Reading passage: Begin

As AI grows in sophistication, some critics fear Emotional AI could be misused to manipulate people, eroding trust in technology. For el Kaliouby, this is where ethical responsibility comes in.

“I’m a big advocate of thoughtful regulation as there is huge potential of this technology for positive impact for society, but I also see how it can be abused,” she says. “We should think of ourselves as the stewards of the technology.”

She says Affectiva ensures personal data is only captured with consent, making sure people get some value in return for sharing it — as with the car example.

This has meant turning down business opportunities and lots of funding, she says, given the interest expressed by some governments in buying the technology for surveillance purposes. In a global market, el Kaliouby believes Affectiva’s commitment to protecting users’ data privacy and consent appeals to its clients.

“They want to be on the right side of this equation . . . because of regulation or consumer backlash,” she says.

Cultural perceptions can vary, though. There are differing views in China and the west about what is ethical or fair when it comes to an individual’s right to privacy, and how accurate EQ tools can be. El Kaliouby argues it should be possible to reach common ground: “We can agree on general guidelines . . . We should be able to converge on what a biased algorithm looks like.”

Eric Schmidt, former chief executive of Google, said in 2010 that the company’s policy on many things was “to get right up to the creepy line and not cross it”. For those now involved in emotional and cognitive data sharing, then, the question is: where is that line?

Delegates are scanned by facial-recognition devices as they enter the China Digital Entertainment Expo & Conference last July in Shanghai
Delegates are scanned by facial-recognition devices as they enter the China Digital Entertainment Expo & Conference last July in Shanghai © China News Service via Getty Images

For el Kaliouby, there is a trade-off: “What value am I as a consumer getting for sharing this very personal data?” In the car-safety example, a consumer may view better physical safety — sharing data to make sure they stay alert enough to focus on driving — as a worthwhile trade, she says. But she thinks they would want to know how the data is being used, and to have some form of control.

“Overall we need more transparency. This is where we as consumers have a say.”

Reading passage: End
Material shown: Begin

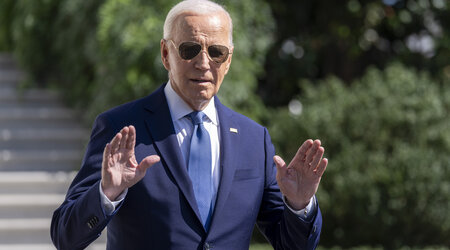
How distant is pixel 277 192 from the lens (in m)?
2.35

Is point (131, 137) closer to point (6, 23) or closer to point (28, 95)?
point (28, 95)

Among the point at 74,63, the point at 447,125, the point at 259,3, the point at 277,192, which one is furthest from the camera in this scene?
the point at 74,63

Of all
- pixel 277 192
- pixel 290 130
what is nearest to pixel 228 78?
pixel 290 130

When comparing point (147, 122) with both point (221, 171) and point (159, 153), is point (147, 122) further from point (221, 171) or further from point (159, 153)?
point (221, 171)

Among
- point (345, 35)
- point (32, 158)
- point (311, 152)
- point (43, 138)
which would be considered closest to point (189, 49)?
point (311, 152)

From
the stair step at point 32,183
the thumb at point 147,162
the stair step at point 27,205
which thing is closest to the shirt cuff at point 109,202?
the thumb at point 147,162

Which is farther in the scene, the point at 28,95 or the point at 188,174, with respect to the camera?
the point at 28,95

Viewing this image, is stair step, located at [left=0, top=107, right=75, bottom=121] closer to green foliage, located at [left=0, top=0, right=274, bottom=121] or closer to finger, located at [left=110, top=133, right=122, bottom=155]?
green foliage, located at [left=0, top=0, right=274, bottom=121]

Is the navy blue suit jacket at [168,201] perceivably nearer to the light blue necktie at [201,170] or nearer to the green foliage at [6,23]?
the light blue necktie at [201,170]

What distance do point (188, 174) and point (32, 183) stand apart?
16.5ft

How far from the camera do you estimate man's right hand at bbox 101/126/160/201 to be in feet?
6.53

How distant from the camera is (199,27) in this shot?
221 cm

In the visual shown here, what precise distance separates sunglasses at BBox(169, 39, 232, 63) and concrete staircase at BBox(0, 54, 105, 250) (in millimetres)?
4500

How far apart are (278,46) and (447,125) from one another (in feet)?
8.26
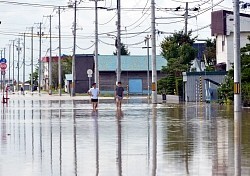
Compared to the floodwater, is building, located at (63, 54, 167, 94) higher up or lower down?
higher up

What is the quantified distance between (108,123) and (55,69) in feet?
397

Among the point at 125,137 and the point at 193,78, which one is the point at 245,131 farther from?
the point at 193,78

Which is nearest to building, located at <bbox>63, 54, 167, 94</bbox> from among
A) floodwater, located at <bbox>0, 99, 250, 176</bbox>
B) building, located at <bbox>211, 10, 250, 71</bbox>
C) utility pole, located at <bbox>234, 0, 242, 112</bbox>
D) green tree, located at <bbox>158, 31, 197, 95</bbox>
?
green tree, located at <bbox>158, 31, 197, 95</bbox>

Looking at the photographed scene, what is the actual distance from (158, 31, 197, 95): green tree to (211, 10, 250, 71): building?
4.55 metres

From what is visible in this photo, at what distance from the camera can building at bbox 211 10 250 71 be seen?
59.3 m

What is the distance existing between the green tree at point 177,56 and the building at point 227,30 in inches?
179

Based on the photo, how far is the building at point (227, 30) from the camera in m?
59.3

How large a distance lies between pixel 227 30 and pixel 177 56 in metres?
11.9

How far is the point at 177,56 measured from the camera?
7050cm

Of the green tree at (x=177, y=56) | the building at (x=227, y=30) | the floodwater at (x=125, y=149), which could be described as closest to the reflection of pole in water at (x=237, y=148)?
the floodwater at (x=125, y=149)

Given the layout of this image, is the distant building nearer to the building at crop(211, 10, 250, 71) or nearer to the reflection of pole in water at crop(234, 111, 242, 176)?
the building at crop(211, 10, 250, 71)

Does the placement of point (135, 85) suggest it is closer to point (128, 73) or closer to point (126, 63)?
point (128, 73)

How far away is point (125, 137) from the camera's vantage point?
20.2 m

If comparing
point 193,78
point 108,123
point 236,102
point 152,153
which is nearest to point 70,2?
point 193,78
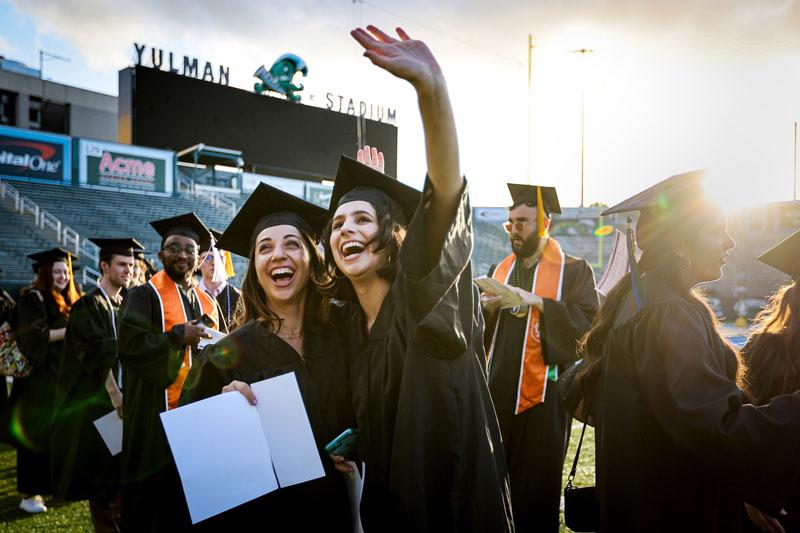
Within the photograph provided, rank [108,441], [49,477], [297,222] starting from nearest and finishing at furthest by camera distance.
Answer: [297,222]
[108,441]
[49,477]

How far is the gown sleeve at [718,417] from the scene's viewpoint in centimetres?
180

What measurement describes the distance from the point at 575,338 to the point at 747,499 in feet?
7.48

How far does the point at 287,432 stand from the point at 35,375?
5052 millimetres

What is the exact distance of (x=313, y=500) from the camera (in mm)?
2172

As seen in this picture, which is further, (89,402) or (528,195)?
(89,402)

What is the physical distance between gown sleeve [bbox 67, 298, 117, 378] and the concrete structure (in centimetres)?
3787

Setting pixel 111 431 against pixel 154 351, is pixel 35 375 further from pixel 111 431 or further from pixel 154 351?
pixel 154 351

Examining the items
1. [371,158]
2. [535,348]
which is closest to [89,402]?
[535,348]

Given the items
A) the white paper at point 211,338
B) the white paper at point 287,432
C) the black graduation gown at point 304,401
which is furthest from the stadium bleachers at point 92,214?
the white paper at point 287,432

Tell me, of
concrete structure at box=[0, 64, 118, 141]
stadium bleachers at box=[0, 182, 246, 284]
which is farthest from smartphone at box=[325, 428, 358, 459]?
concrete structure at box=[0, 64, 118, 141]

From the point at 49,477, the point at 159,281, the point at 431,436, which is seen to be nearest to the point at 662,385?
the point at 431,436

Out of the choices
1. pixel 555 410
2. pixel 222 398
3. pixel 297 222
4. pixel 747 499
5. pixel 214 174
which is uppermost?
pixel 214 174

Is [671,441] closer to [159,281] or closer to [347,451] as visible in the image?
[347,451]

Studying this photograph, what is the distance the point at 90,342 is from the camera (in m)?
4.78
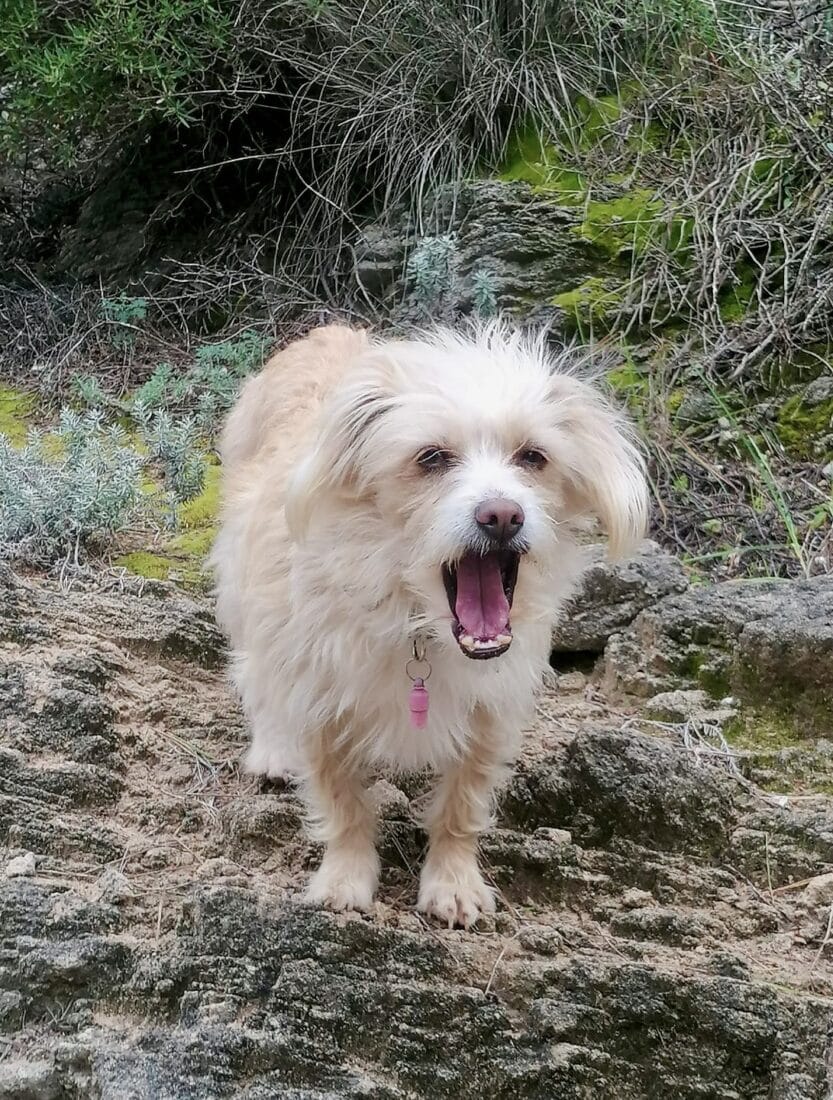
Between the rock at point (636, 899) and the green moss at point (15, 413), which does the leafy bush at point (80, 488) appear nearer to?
the green moss at point (15, 413)

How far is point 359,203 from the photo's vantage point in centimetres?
688

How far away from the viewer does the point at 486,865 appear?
Answer: 274 centimetres

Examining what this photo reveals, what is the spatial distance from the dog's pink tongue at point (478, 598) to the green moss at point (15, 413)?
4.24 meters

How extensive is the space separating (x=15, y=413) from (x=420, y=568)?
Answer: 469 cm

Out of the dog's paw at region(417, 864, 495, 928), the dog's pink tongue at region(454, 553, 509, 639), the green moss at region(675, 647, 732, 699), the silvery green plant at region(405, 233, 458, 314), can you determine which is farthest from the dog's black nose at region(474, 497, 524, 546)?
the silvery green plant at region(405, 233, 458, 314)

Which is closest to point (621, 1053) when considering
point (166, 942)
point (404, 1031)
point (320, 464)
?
point (404, 1031)

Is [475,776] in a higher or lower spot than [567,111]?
lower

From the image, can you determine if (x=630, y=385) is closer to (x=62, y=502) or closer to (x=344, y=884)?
(x=62, y=502)

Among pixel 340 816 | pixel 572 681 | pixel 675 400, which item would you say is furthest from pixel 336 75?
pixel 340 816

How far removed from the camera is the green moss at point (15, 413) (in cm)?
590

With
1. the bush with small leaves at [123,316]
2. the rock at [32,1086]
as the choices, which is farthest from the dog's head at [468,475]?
the bush with small leaves at [123,316]

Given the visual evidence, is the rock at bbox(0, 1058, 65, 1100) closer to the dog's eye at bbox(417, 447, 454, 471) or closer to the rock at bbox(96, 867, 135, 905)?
the rock at bbox(96, 867, 135, 905)

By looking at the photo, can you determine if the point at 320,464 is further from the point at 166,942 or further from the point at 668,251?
the point at 668,251

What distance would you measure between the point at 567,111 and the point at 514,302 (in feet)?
5.04
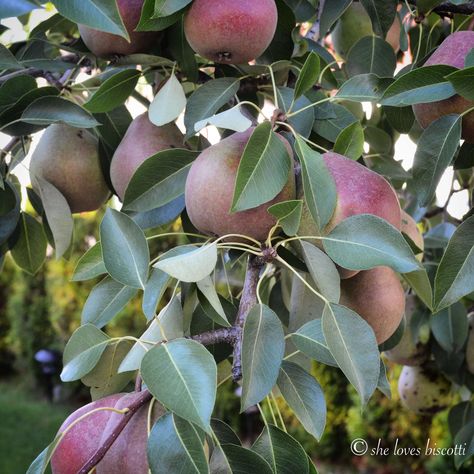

Material shown: End

### Prompt
Reproduce the text on Emotional AI starting with "As AI grows" and going on through "the car example.", and swap "stewards" for "guardians". The saved data entries are separate material, unrelated to the text on Emotional AI.

### Reply
As AI grows in sophistication, some critics fear Emotional AI could be misused to manipulate people, eroding trust in technology. For el Kaliouby, this is where ethical responsibility comes in.

“I’m a big advocate of thoughtful regulation as there is huge potential of this technology for positive impact for society, but I also see how it can be abused,” she says. “We should think of ourselves as the guardians of the technology.”

She says Affectiva ensures personal data is only captured with consent, making sure people get some value in return for sharing it — as with the car example.